Fri Nov 10 12:00:00 CST 2017

Actual Previous
N. Amer. Rig Count 1110 1090
U.S. 907 898
Gulf of Mexico 18 18
Canada 203 192

The Baker Hughes North American rig count is up 20 rigs in the November 10 week to 1,110. The U.S. rig count is up 9 rigs at 907 and is up 339 rigs from last year at this time. The Canadian count is up 11 rigs from last week to 203 and compared to last year is up 27 rigs.

For the U.S. count, rigs classified as drilling for oil are up 9 rigs at 738 and gas rigs are unchanged at 169. For the Canadian count, oil rigs are up 8 rigs at 108, gas rigs are up 4 rigs at 95, and miscellaneous rigs are down 1 rig at 0.

The large increase follows 5 weeks of declines and indicates that North American exploration and development companies are finally responding to the month-long climb in oil prices that was spurred by a decline in inventories and more recently by political turmoil in Saudi Arabia, the largest oil exporter. With WTI crude oil prices at around $57 per barrel, the highest level in over two years, and breakeven rates for many producers below $45 per barrel, exploration and development activity is likely to heat up if current price levels can be maintained.

The Baker Hughes North American rig count tracks weekly changes in the number of active operating oil & gas rigs. Used for drilling wellbores for wells that may eventually produce oil or gas, active rigs are essential for the exploration and development of oil and gas fields. Rigs that are not active are not counted. Components in the data are the United States and Canada with a separate count for the Gulf of Mexico (which is a subset of the U.S. total). The count includes only rigs that are significant users of oilfield services and supplies.
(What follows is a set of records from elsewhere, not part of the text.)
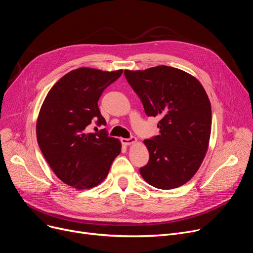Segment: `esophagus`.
<instances>
[{
    "mask_svg": "<svg viewBox=\"0 0 253 253\" xmlns=\"http://www.w3.org/2000/svg\"><path fill=\"white\" fill-rule=\"evenodd\" d=\"M135 141H136L135 136H131L129 138H121V142H122V144L125 146H129L131 144H133V142H135Z\"/></svg>",
    "mask_w": 253,
    "mask_h": 253,
    "instance_id": "esophagus-1",
    "label": "esophagus"
}]
</instances>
Changes in rig counts point to changes in the supply of oil & gas. The higher the rig count, the greater the upward pressure is on oil & gas supply and in turn the greater the downward pressure is on oil & gas prices. The reverse applies when rig counts turn lower, as they did during the oil price collapse of 2014-15 when lower counts contributed to a subsequent decline in domestic oil inventories. Data on the Gulf of Mexico offer indications on production disruptions during the hurricane season (June 1st to November 30th).